There have been rumors circulating in various media outlets that NVIDIA is gearing up to enter the PC chip market after the expiration of the Qualcomm-Microsoft exclusivity deal this year. NVIDIA has previously ventured into making chips for mobile devices, such as the Tegra line used in the Nintendo Switch, and has its own Grace CPU for server workloads. Speculation suggests that NVIDIA may utilize the new Arm Cortex-X5 core in their upcoming “Blackhawk” chip, expected to be announced soon, boasting performance improvements over the Cortex-X4, paired with their latest GPU architecture, Blackwell (currently not available for the consumer market).
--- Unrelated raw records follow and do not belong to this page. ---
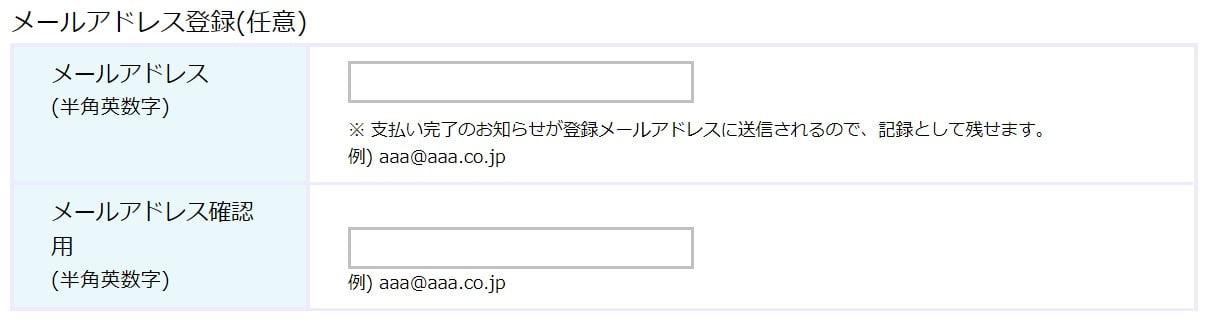 メールアドレスの入力欄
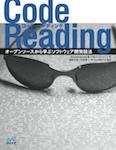 Code Reading オープンソースから学ぶソフトウェア開発技法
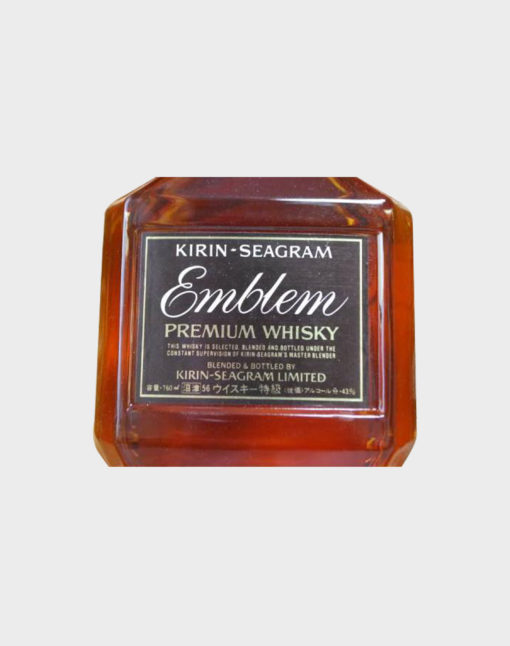 Kirin Seagram Emblem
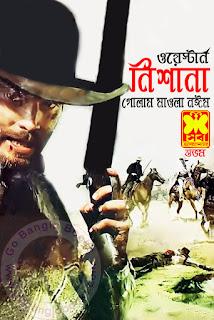 Nishana by Golam Mawla Noyeem (Western Series)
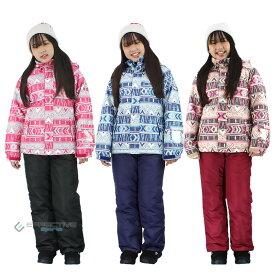 スキーウェア ジュニア ガールズ ONYONE(オンヨネ) RESSEDA レセーダ RES61003 上下セット 女の子 小学生 中学生 中綿 撥水加工 サイズ調節 130 140 150 160サイズ
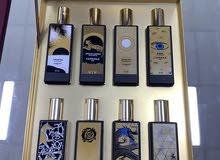 عطر كوليكشن perfume collection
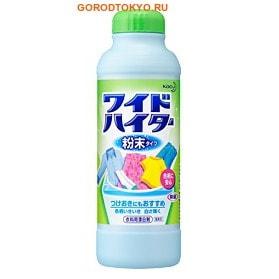 KAO «Wide Haiter» Сухой кислородный отбеливатель для цветного белья, с дезинфицирующим эффектом, 750 гр.
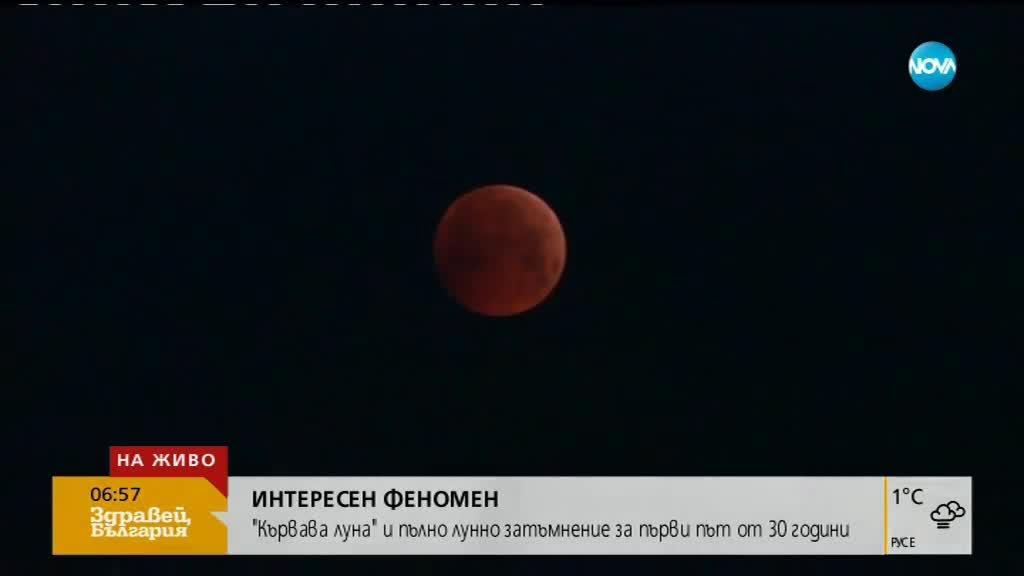 Наблюдаваме първото пълно лунно затъмнение за годината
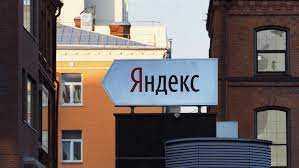 Яндекс договорился о покупке банка Акрополь (bez nazvaniya 3)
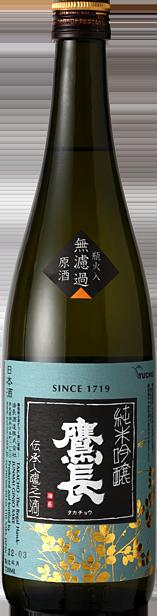 油長酒造株式会社 鷹長 純米吟醸酒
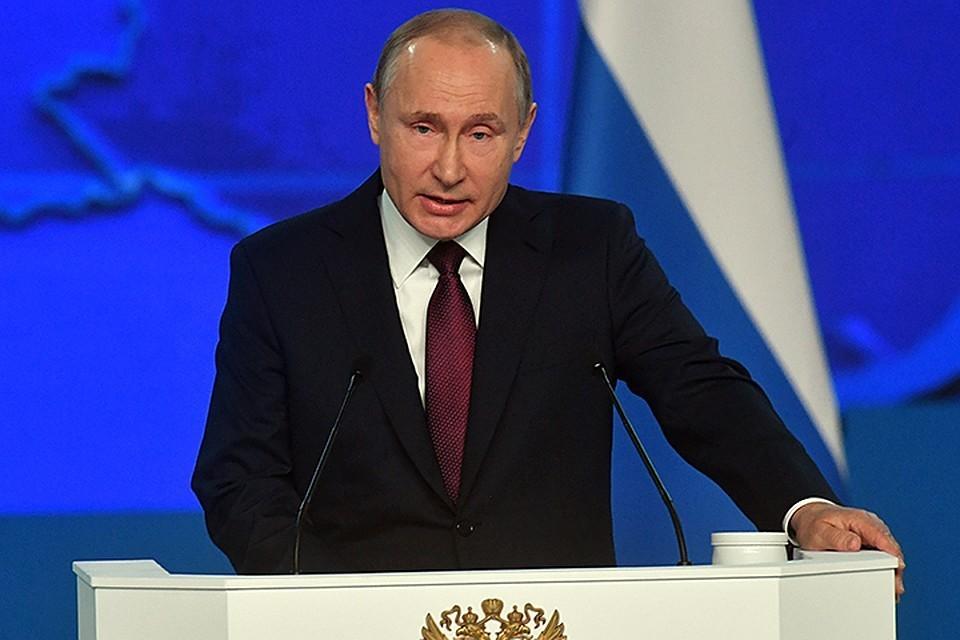 Путин внес на ратификацию соглашение с Южной Осетией о бессрочном пребывании граждан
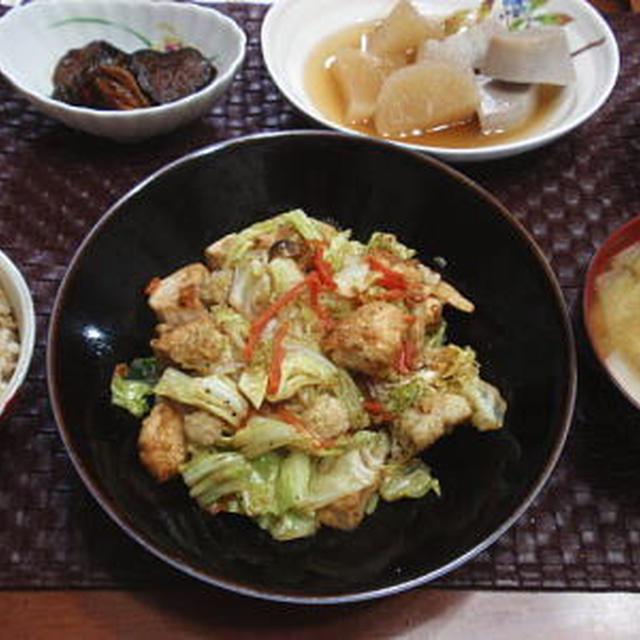 【献立】鶏肉とキャベツの白だし炒め・大根と京芋の煮物・茄子としめじの味噌煮・白菜即席漬・お味噌汁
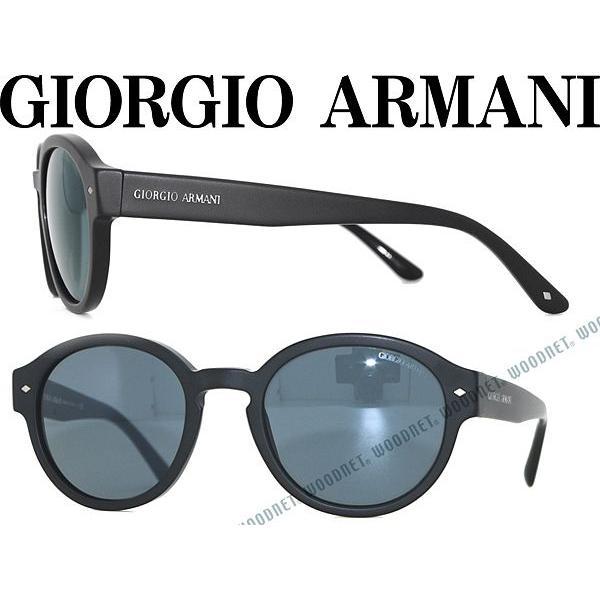 【格安SALEスタート】 GIORGIO ARMANI ARMANI サングラス GIORGIO 0AR-8005-5001R5, 料亭離宮 和久庵:60583eea --- grafis.com.tr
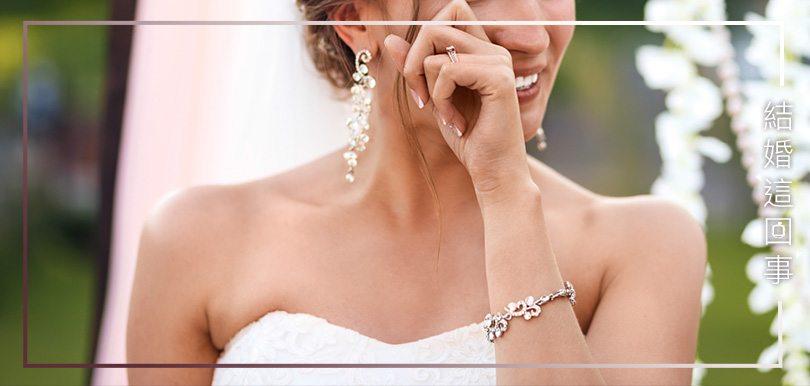 結婚這回事(九)新娘狂哭說不出聲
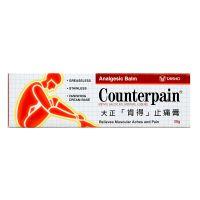 Taisho Counterpain Analgesic Balm - 30 gm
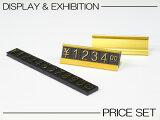 プライスキューブプライスチップセット(ゴールド)ディスプレイ・POP・陳列にタグ・値札・価格表示・備品・店舗用品【3セット以上購入で送料無料】
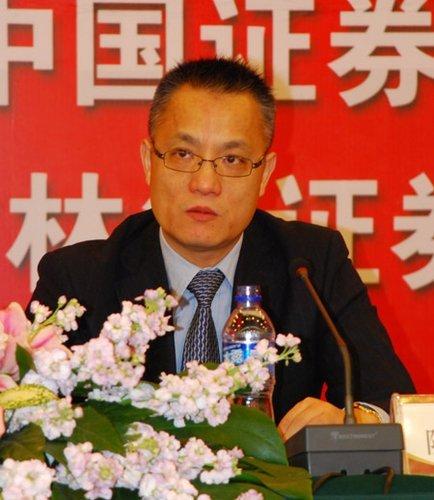 陈自强:深化投资者教育 提升券商核心竞争优势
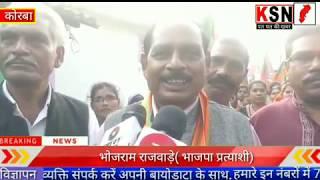 कोरबा/नगर के वार्ड नं.1 रामसागर पारा से भाजपा प्रत्याशी भोजराम राजवाड़े इस बार चुनावी मैदान में है...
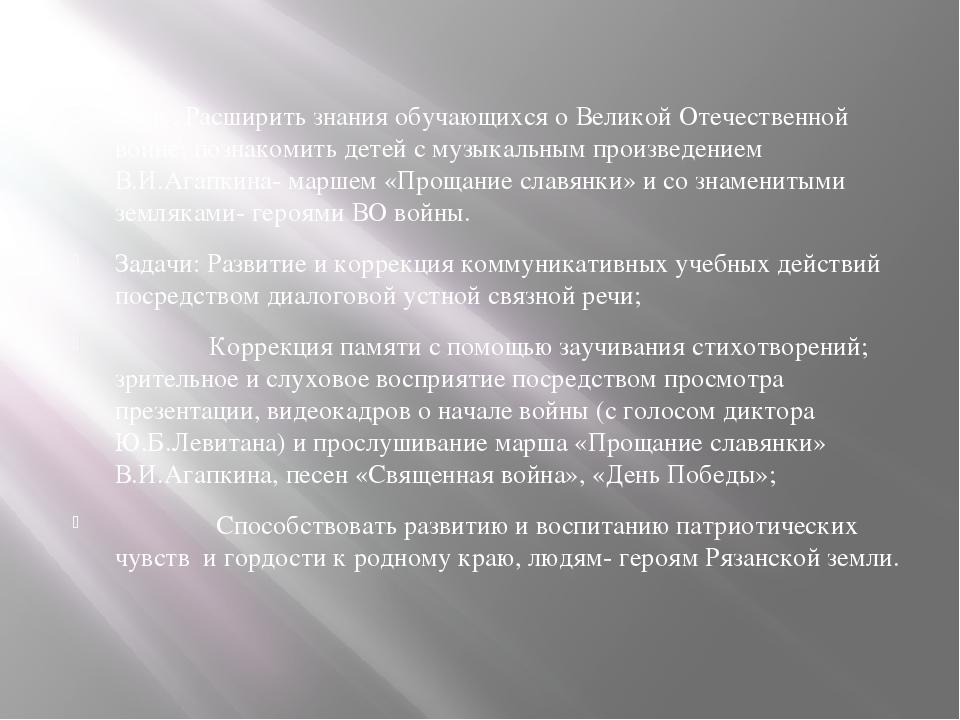 Цель: Расширить знания обучающихся о Великой Отечественной войне; познакомит...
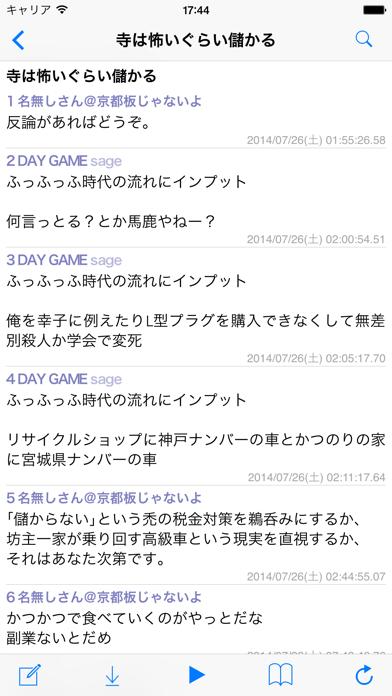 BB2C ScreenShot1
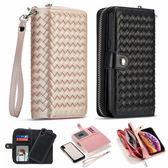 蘋果 iPhone XS MAX XR iX i8 Plus i7 Plus 編織紋拉鍊包 手機皮套 手機殼 磁吸 插卡 皮套 保護套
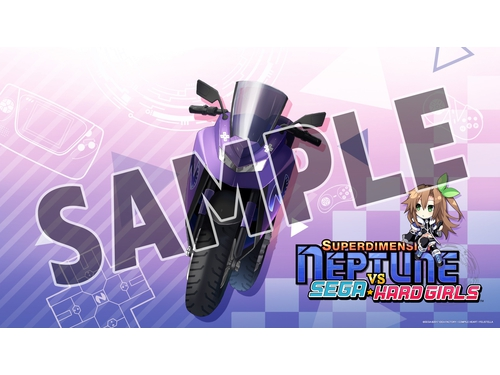 Gra PC Superdimension Neptune VS Sega Hard Girls Deluxe DLC wersja cyfrowa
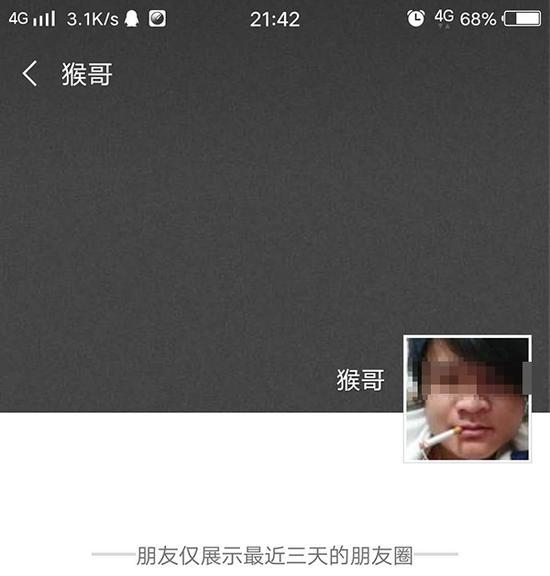 """韦郎的微信朋友圈,他有一个外号叫""""猴子""""。 受访者 供图"""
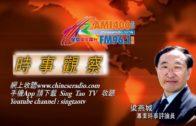 01102019時事觀察第2節:梁燕城
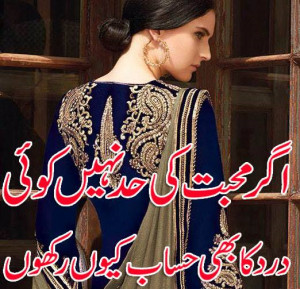 Romantic Poems For Her To Make Her Cry Urdu Love feeling quotes sad ...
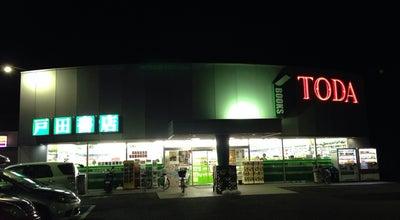 Photo of Bookstore 戸田書店 城北店 at 大岩2-1-18, 静岡市葵区, Japan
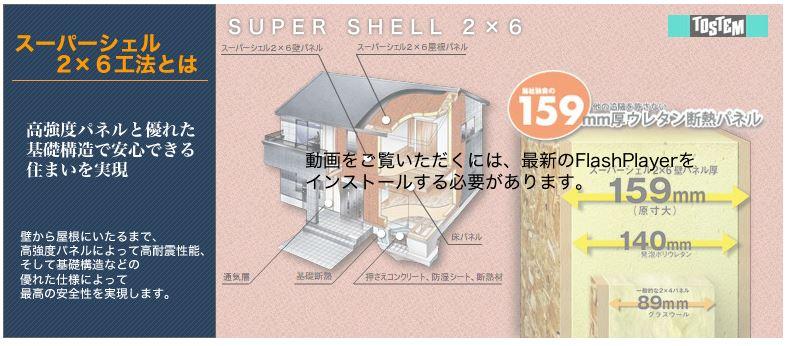 スーパーシェル2x6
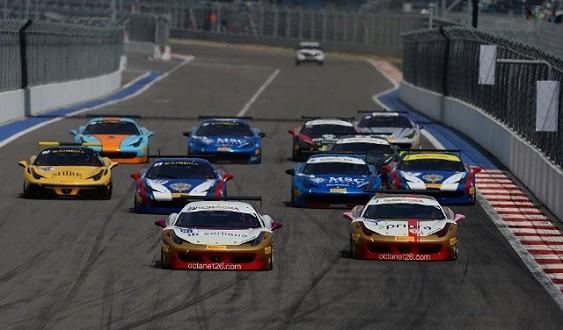 Ferrari и Aston Martin оштрафуют за высокие выбросы 1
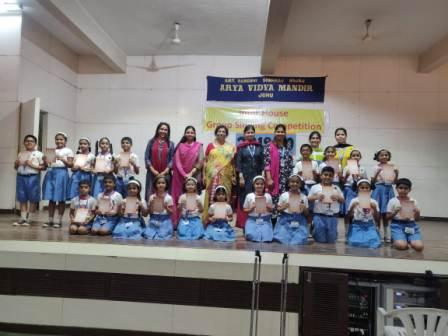 Inter House Group Singing Competition, AVM-Juhu
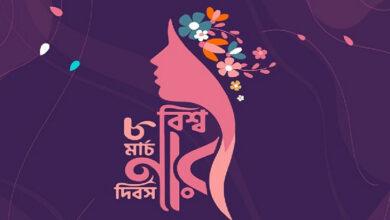 Photo of আন্তর্জাতিক নারী দিবস আজ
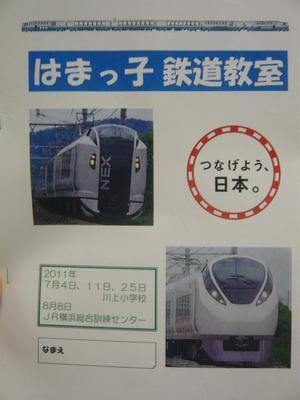 P1040731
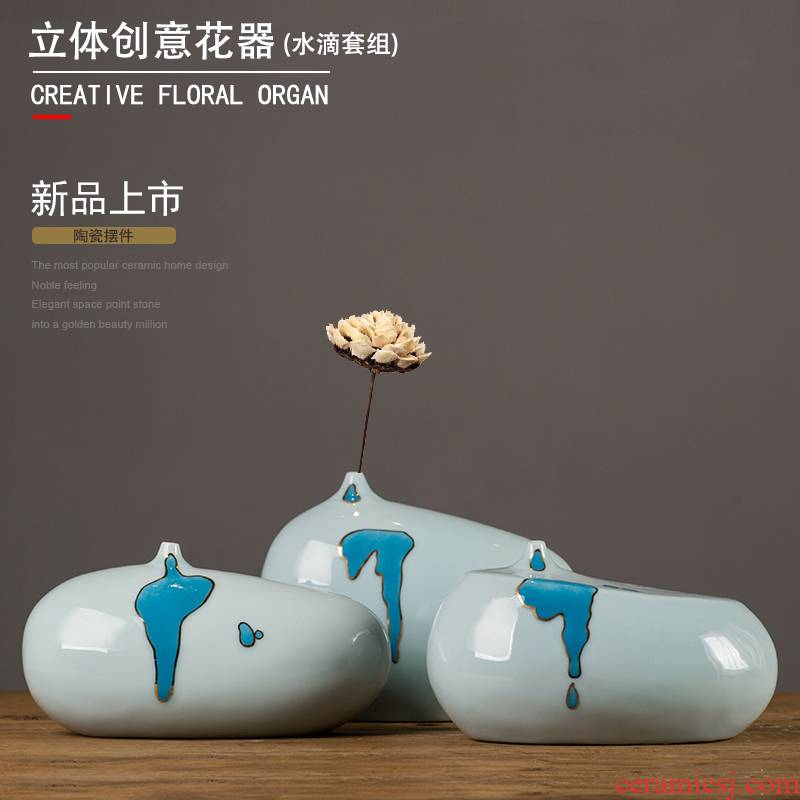 Rain tong household creative bottles of furnishing articles sitting room tea table dry flower flower arranging flowers is a Japanese ceramic home decorations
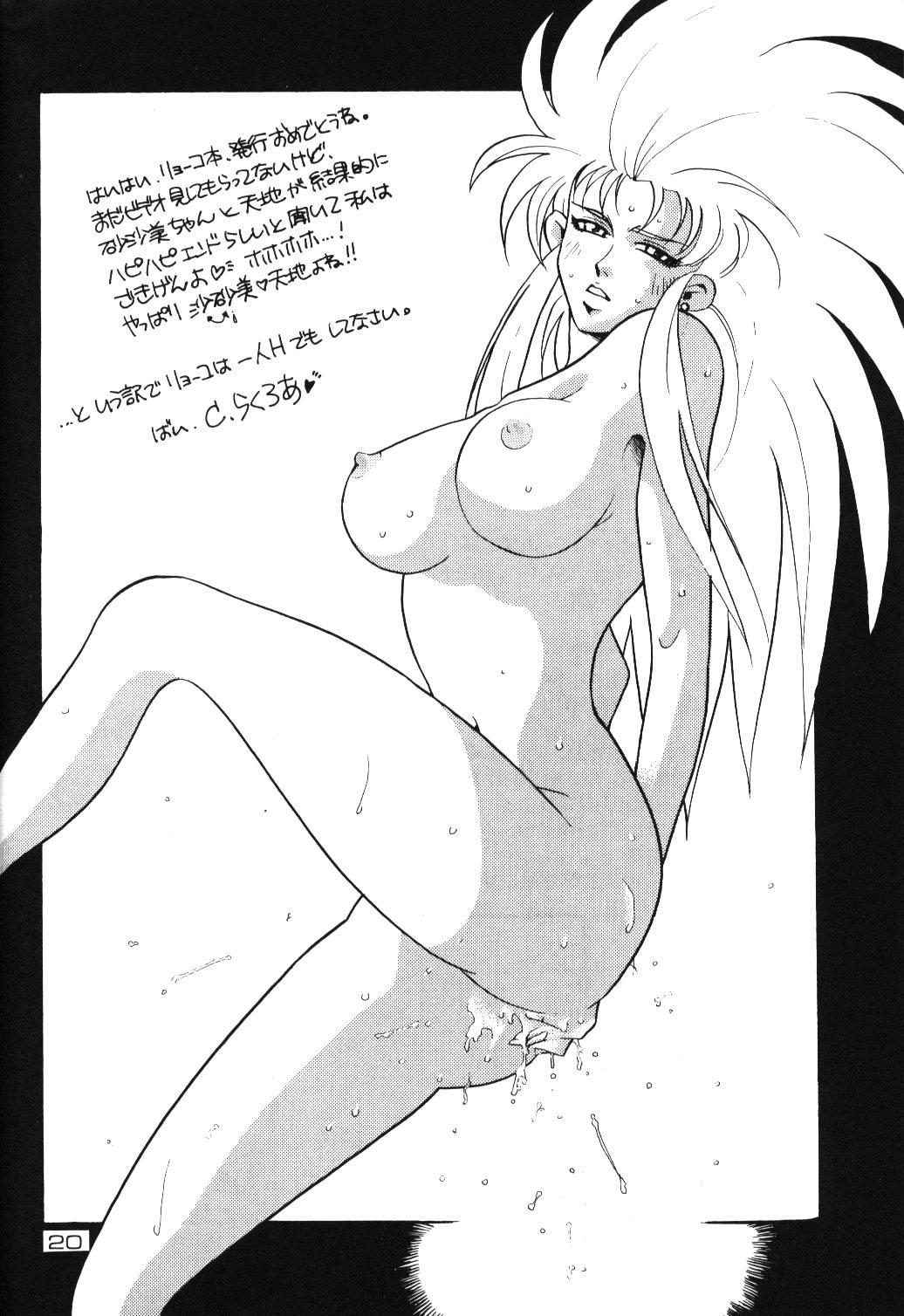 Kando Ryouko! 18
A significant piece of evidence in this matter is Jensen Huang, NVIDIA’s CEO, who recently appeared at a Dell event and hinted at the possibility of entering the AI PC market when asked by Bloomberg. In the same interview, Michael Dell hinted that NVIDIA is set to make a comeback next year in the Windows ARM segment, directly competing with Qualcomm with new SoCs potentially manufactured by TSMC using the N3P process, featuring the Cortex X5 BlackHawk CPU cluster, Blackwell GPU, and LPDDR6 memory integration. Additionally, Microsoft is reportedly transitioning their AI technologies on Windows 11 to NVIDIA hardware.
Another point of contention surrounds the manufacturing partner for these chips, with conflicting reports suggesting it could be either TSMC or a new rumor indicating Intel could take on the production for NVIDIA using their Intel 3 process. In a speculative scenario proposed by PC Gamer, it’s suggested that both TSMC and Intel could be involved in the production process, with TSMC manufacturing the GPU and Intel producing the CPU, integrated using Intel’s Foveros Direct 3D technology.
Source: The Register, PC Gamer
TLDR: NVIDIA is rumored to be preparing to enter the PC chip market with a new “Blackhawk” chip featuring the Arm Cortex-X5 core and Blackwell GPU architecture, potentially manufactured by TSMC and Intel using advanced packaging technology. Jensen Huang hinted at the company’s interest in the AI PC market, with Michael Dell confirming NVIDIA’s return next year to compete with Qualcomm in the Windows ARM arena.